If your aim is to claim evidence that two (or more) populations are similar, for example, have similar means, then you are unequivocally looking for some variation of equivalence testing. In a two-sample test, the basic idea is expressed using this general 'negativist' null hypothesis:

$\text{H}_{0}^{-}\text{: }|\theta| \ge \Delta\text{, with}$
$\text{H}_{\text{A}}^{-}\text{: }|\theta| < \Delta\text{, where, for example,}$
$\theta = \mu_1 - \mu_2\text{, etc.}$

There are different ways of constructing test statistics for such a null hypothesis. A relatively straightforward one is called Two One-Sided Tests for equivalence (TOST). TOST works by recognizing that the general $\text{H}_{0}^{-}$, can be re-expressed as two one-sided null hypotheses thus:

$\text{H}_{01}^{-}\text{: }\theta \ge \Delta\text{ and}$
$\text{H}_{02}^{-}\text{: }\theta \le -\Delta$

with the corresponding alternate hypotheses:

$\text{H}_{\text{A}1}^{-}\text{: }\theta < \Delta\text{ and}$
$\text{H}_{\text{A}2}^{-}\text{: }\theta > -\Delta$

The logic is that if you reject $\text{H}_{01}^{-}$, then you conclude that you found evidence that $\theta$ is less than $\Delta$. Likewise, if you reject $\text{H}_{02}^{-}$, the you conclude that you found evidence that $\theta$ is greater than $-\Delta$. If you reject them both, then you found evidence that $\theta$ lies in the range $-\Delta, \Delta$. One could construct test statistics $t_1 = \frac{\Delta - (\bar{x}_1 - \bar{x}_2)}{s_{\bar{x}}}$ (with $p_1 = P(T_{\nu} > t_1)$, and $t_2 = \frac{(\bar{x}_1 - \bar{x}_2) + \Delta}{s_{\bar{x}}}$ (with $p_2 = P(T_{\nu} > t_2)$) to test $\text{H}_{01}^{-}$ and $\text{H}_{02}^{-}$ (I construct both statistics with upper tail rejection regions here).

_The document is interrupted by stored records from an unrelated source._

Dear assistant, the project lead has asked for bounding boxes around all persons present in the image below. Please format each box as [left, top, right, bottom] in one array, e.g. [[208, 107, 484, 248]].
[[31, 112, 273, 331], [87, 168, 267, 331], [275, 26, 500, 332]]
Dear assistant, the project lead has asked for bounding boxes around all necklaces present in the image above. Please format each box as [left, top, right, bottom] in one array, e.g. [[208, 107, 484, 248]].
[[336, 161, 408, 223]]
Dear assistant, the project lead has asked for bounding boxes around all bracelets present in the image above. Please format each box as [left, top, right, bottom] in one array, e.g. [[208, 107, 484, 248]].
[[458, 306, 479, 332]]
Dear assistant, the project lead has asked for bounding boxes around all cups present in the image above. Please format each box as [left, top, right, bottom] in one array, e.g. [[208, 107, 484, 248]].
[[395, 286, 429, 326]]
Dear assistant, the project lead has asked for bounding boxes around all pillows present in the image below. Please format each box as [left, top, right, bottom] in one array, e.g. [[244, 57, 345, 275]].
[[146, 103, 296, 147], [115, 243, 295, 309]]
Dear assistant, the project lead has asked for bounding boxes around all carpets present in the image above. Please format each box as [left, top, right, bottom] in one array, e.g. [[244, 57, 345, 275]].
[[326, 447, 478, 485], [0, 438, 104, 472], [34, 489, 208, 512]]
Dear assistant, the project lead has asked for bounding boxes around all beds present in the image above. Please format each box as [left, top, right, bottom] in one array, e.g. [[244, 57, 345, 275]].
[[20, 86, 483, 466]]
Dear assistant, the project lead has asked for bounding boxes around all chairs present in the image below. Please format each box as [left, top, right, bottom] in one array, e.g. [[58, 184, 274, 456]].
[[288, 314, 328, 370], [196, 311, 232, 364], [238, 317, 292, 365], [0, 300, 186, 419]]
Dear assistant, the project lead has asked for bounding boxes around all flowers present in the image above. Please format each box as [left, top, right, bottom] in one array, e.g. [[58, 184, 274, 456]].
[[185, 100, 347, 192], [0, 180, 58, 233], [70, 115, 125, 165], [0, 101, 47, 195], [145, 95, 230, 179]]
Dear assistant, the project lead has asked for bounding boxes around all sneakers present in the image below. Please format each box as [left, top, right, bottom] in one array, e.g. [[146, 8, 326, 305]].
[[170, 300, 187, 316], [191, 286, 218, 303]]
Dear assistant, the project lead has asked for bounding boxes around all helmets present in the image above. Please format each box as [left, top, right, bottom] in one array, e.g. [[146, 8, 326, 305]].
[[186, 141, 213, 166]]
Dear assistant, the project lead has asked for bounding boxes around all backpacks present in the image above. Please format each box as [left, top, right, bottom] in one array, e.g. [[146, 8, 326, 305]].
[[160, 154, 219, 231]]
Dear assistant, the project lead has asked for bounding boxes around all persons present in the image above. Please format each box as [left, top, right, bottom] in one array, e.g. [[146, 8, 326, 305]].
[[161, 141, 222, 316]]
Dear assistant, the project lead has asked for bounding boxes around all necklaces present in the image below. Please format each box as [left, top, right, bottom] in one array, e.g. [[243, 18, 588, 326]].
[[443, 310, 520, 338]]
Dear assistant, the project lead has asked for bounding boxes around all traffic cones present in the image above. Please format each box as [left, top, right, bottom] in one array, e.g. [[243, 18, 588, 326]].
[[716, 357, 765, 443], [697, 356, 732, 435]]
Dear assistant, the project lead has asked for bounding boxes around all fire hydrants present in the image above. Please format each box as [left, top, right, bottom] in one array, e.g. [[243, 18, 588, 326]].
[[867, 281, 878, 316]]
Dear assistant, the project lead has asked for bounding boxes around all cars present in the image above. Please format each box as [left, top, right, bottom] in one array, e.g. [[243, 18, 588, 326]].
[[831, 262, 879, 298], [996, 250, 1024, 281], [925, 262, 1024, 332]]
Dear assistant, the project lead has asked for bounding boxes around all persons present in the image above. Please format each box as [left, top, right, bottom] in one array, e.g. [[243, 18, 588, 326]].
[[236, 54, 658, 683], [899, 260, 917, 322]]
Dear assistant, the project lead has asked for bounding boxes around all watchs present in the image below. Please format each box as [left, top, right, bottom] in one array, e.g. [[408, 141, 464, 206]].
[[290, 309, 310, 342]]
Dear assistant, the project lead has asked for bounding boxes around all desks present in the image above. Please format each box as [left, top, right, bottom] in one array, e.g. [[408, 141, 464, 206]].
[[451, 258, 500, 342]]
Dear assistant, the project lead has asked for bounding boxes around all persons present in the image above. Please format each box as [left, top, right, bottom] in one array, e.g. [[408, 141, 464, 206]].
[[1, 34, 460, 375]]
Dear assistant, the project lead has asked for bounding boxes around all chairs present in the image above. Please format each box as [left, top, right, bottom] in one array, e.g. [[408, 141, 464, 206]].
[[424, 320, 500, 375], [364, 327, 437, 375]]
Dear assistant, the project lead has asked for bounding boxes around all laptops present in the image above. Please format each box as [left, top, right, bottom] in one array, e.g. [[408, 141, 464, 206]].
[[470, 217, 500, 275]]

If $\Delta$ is a researcher expression of something like 'the smallest difference between $\mu_1$ and $\mu_2$ that I care about', then the usefulness of equivalence tests becomes evident.

There are more sophisticated single-test statistic ways to test $\text{H}_{0}^{-}$. For a good text, see Wellek, S. (2010). Testing Statistical Hypotheses of Equivalence and Noninferiority (Second Edition). Chapman and Hall/CRC Press.

There is another approach, where one compares the $\alpha \%$ (e.g., $90\%$) confidence interval for $\mu_1 - \mu_2$, and if it does not extend outside the range $-\Delta, \Delta$, one can conclude one has evidence for equivalence at the $\frac{\alpha}{2}$ (e.g., $95\%$) level. (The 'gain' in confidence is due to $\text{H}_{01}^{-}$ and $\text{H}_{02}^{-}$ being mutually exclusive… they cannot both be true).